Last updated: 27th Jan, 2024
Training an AI / Machine Learning model as sophisticated as the one used by ChatGPT involves a multi-step process that fine-tunes its ability to understand and generate human-like text. Let’s break down the ChatGPT training process into three primary steps. Note that OpenAI has not published any specific paper on this. However, the reference has been provided on this page – Introducing ChatGPT.
Fine-tuning Base Model with Supervised Learning
The first phase starts with collecting demonstration data. Here, prompts are taken from a dataset, and human labelers provide the desired output behavior, which essentially sets the standard for the AI’s responses. For example, if the prompt is to “Explain reinforcement learning to a 6-year-old,” the labeler would craft an explanation that’s comprehensible at that level.
This demonstration data is then used to fine-tune a base model like GPT-3.5 through supervised learning. In this stage, the model learns to predict the next word in a sequence, given the previous words, and aims to mimic the demonstrated behavior.
Reward Modeling based on Human Labelling
The next step involves collecting comparison data. The ChatGPT model generates several sample outputs in response to a prompt, and human labelers then rank these from best to worst. This ranking helps the ChatGPT model understand the nuances of what makes a response more valuable or appropriate than another.
This ranked data is crucial in training a reward model. This model learns to predict the quality of the ChatGPT outputs based on the human labeler’s rankings. Essentially, it’s a guide that helps the ChatGPT understand the preferences and values reflected in human judgments.
A reward model is typically a classifier that predicts one of two classes—positive or negative. These are often called binary classifiers and are often based on smaller language models like BERT. Many language-aware binary classifiers already exist to classify sentiment or detect toxic language. Training a custom reward model is a relatively labor-intensive and costly endeavor. One should explore existing binary classifiers before committing to this effort. You may want to check out details in the book, Generative AI on AWS. Here are some of the steps to train a custom reward model:
- The first step to training a custom reward model is to collect data from humans on what is helpful, honest, and harmless. This is called collecting human feedback from human annotators, or labelers. In a generative context, it’s common to ask human annotators to rank various completions for a given prompt from 1 to 3 in terms of most helpful to least helpful, most honest to dishonest, and most harmful to harmless. Services such as Amazon SageMaker Ground Truth can be used for this purpose.
- The next step is to convert this data into a format used to train the reward model to predict either a positive reward (1) or a negative reward (0). In other words, you need to convert rankings 1 through 3 into 0s and 1s. This training data is used to train the reward model that will ultimately predict a reward for a generated completion during the RL fine-tuning process described in the next section.
- Finally, the reward model can be trained using a BERT-based text classifier trained to predict the probability distribution across two classes—positive (1) and negative (0)—for a given prompt-completion pair. The class with the highest probability is the predicted reward:
Reinforcement Learning for Improving Output
Finally, we come to the reinforcement learning phase, where the reward model is used to further train the ChatGPT model using the Proximal Policy Optimization (PPO) algorithm. Here’s how it works:
- A new prompt is sampled from the dataset.

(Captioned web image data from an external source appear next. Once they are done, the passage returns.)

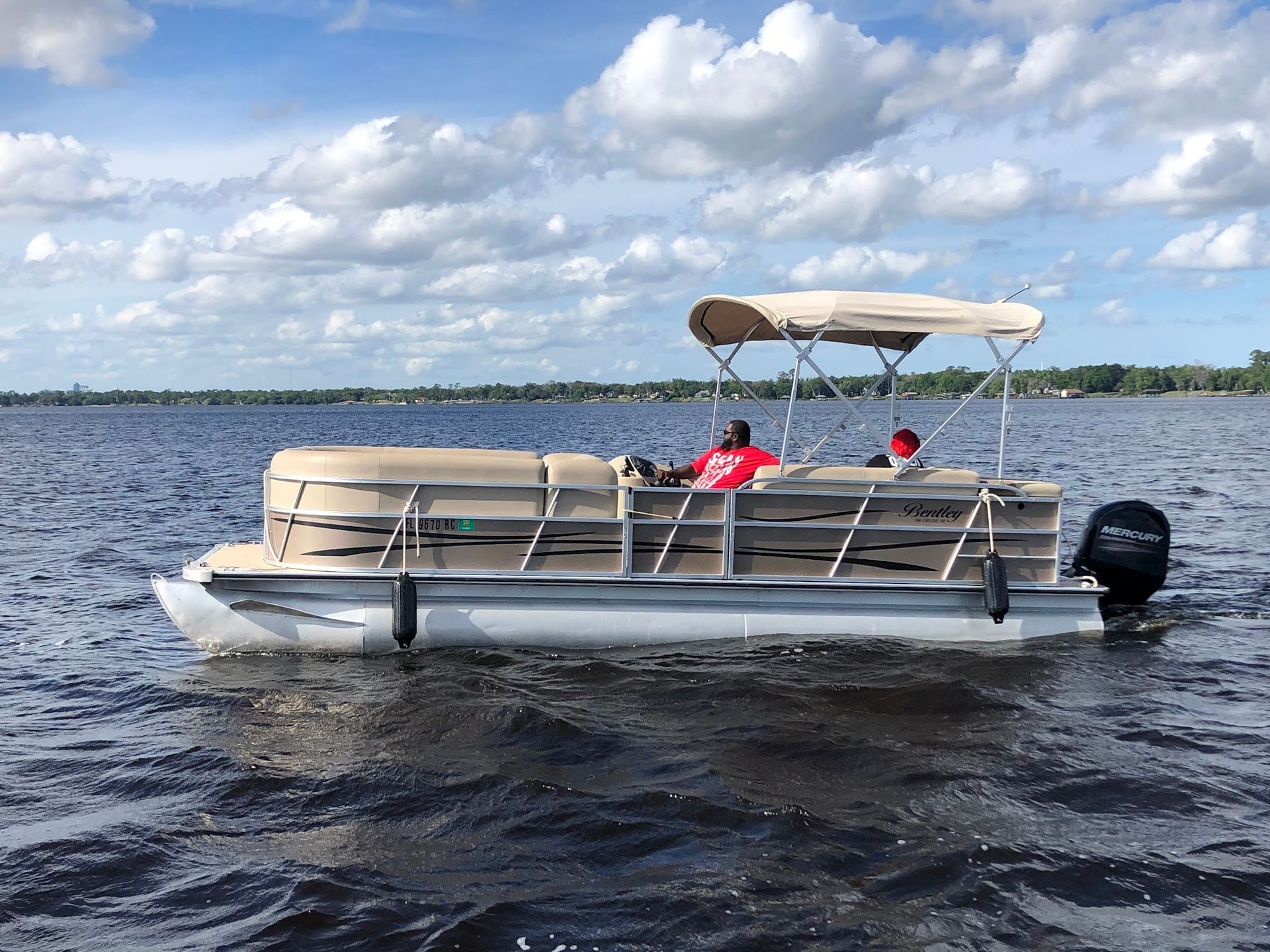 A pontoon boat is floating on top of a lake.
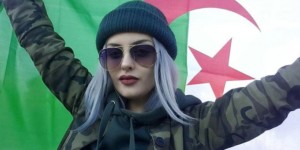 Cute Algerian woman holding a flag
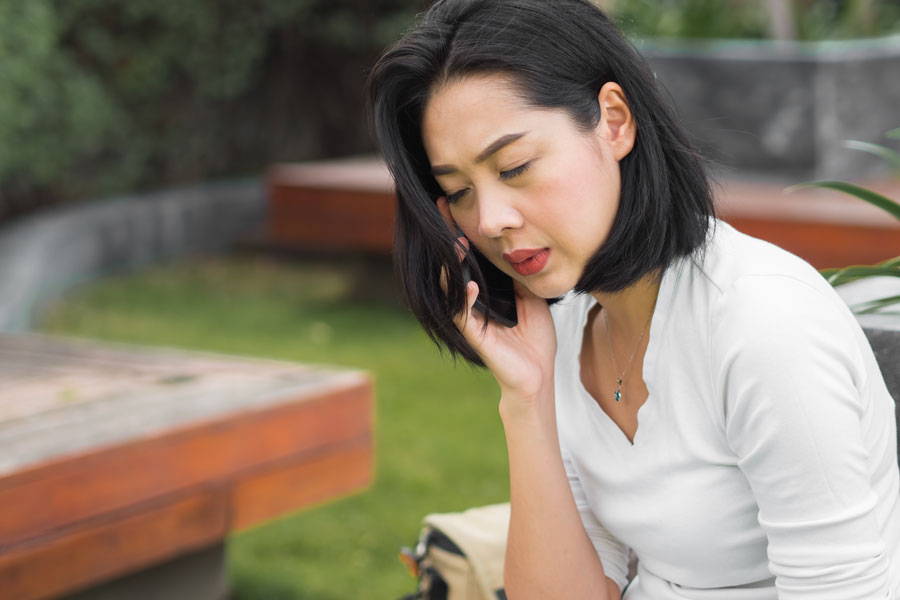 Asian woman have a serious phone conversation.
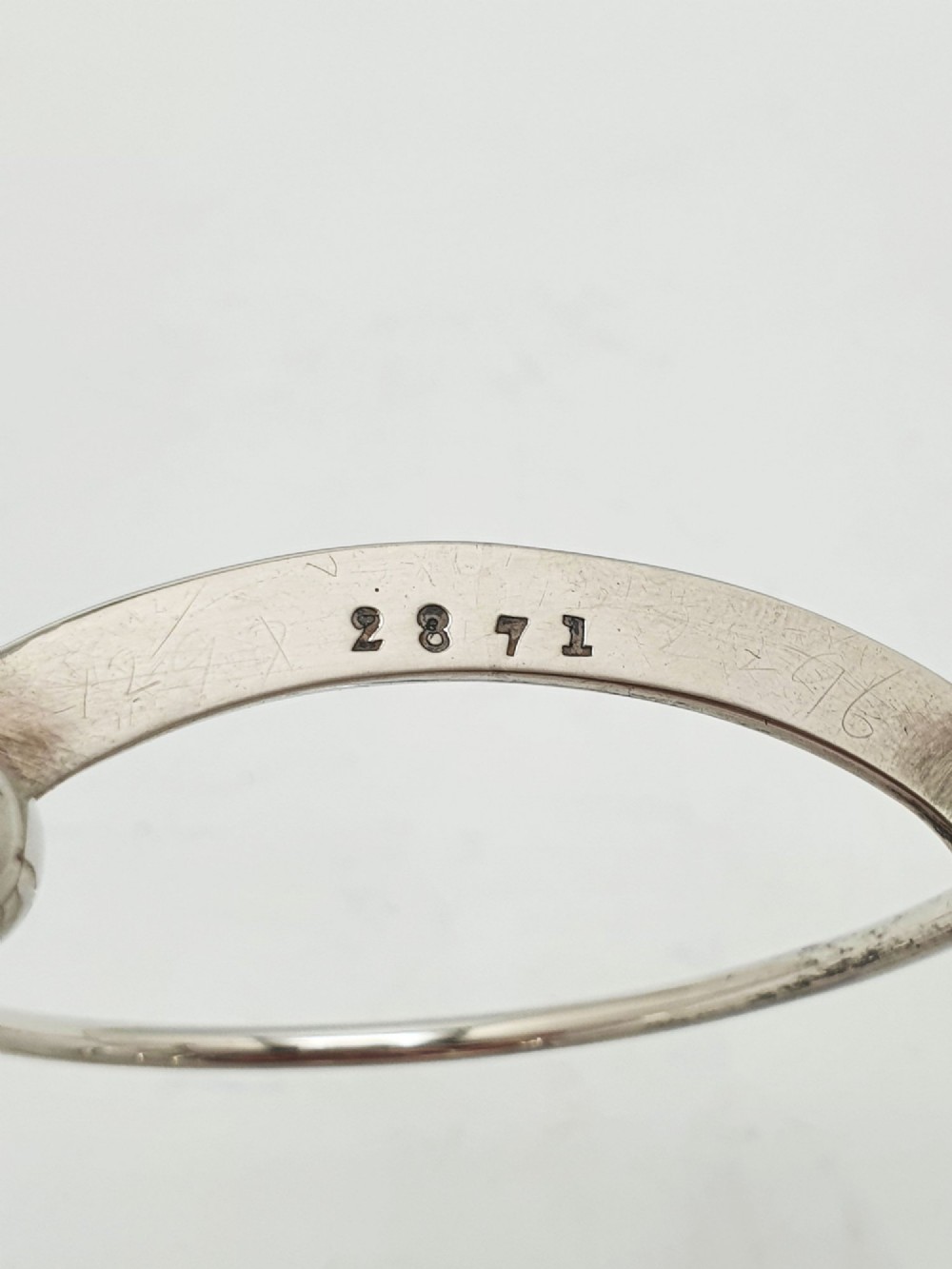 A small late Victorian sterling silver toast rack featuring five arched divisions, a central ring handle, and four ball feet. View VII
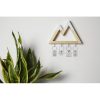 Wooden,Key,Holder,On,Light,Wall,Indoors
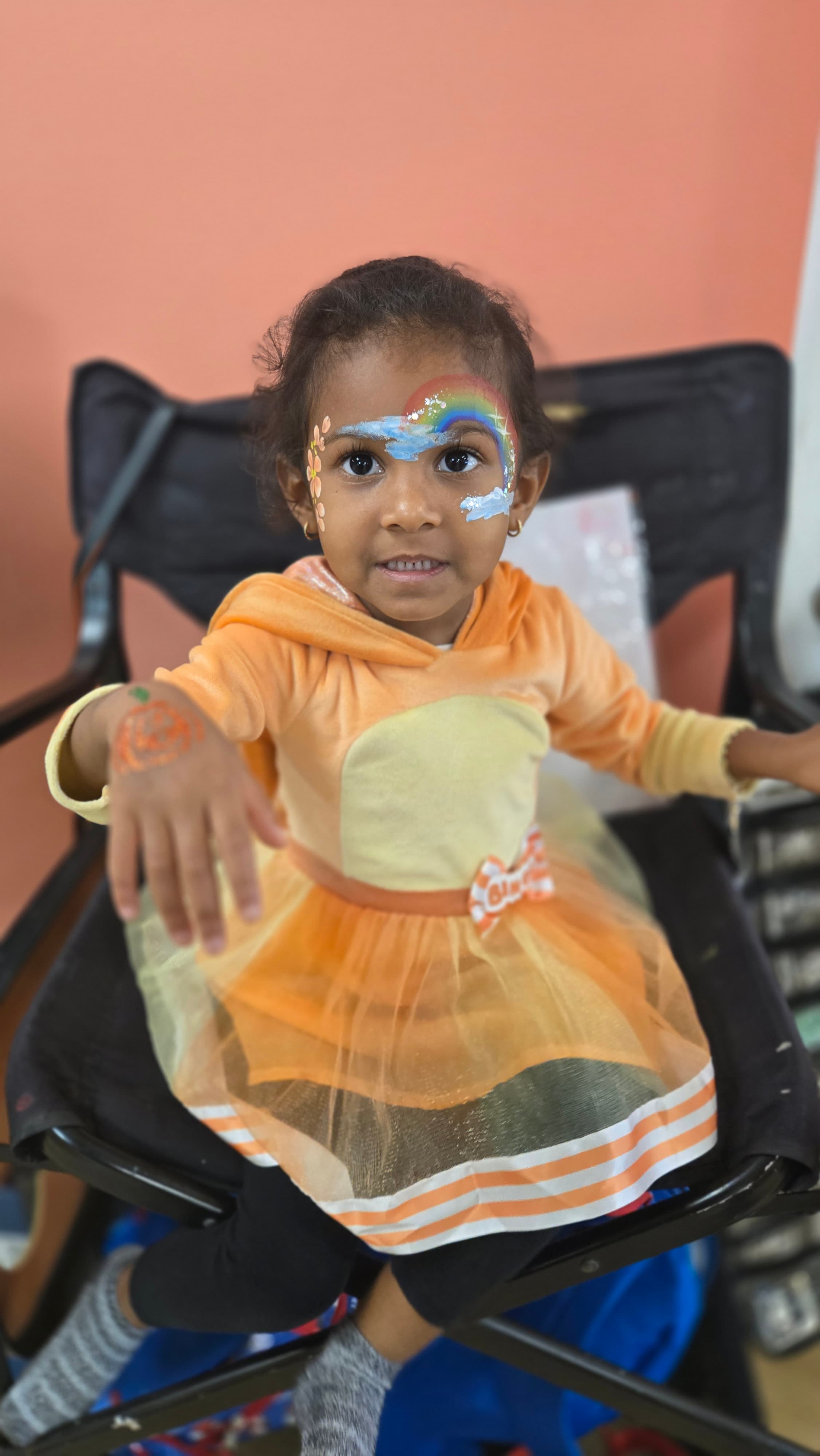 Smiling girl with rainbow face paint wearing an orange dress and reaching toward the camera.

- The ChatGPT model, initialized with the supervised policy, generates an output.
- The reward model evaluates this output and assigns a reward.

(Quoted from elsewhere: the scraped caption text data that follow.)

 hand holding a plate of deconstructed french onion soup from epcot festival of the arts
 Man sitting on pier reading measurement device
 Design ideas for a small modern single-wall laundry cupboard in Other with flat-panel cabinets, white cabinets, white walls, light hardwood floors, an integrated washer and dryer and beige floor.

- This reward is used to update the ChatGPT model’s policy, encouraging it to generate better outputs in the future.
The following is the depiction of how PPO RL algorithm works with LLM in RLHF. As the name suggests, PPO optimizes a policy, in this case, the LLM, to generate completions that are more aligned with human values and preferences. With each iteration, PPO makes small and bounded updates to the LLM weights—hence the term Proximal Policy Optimization.
This cycle continues with the ChatGPT model progressively refining its responses to be more aligned with human preferences.